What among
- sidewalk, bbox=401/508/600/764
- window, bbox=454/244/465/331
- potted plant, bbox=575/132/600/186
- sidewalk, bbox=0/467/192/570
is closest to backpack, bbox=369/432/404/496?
----
What the task requires = Convert the entries above into a Markdown table with a Row column holding the row number and a Line column holding each line, skipping blank lines.

Output for this task =
| Row | Line |
|---|---|
| 1 | What among |
| 2 | - sidewalk, bbox=401/508/600/764 |
| 3 | - window, bbox=454/244/465/331 |
| 4 | - potted plant, bbox=575/132/600/186 |
| 5 | - sidewalk, bbox=0/467/192/570 |
| 6 | is closest to backpack, bbox=369/432/404/496? |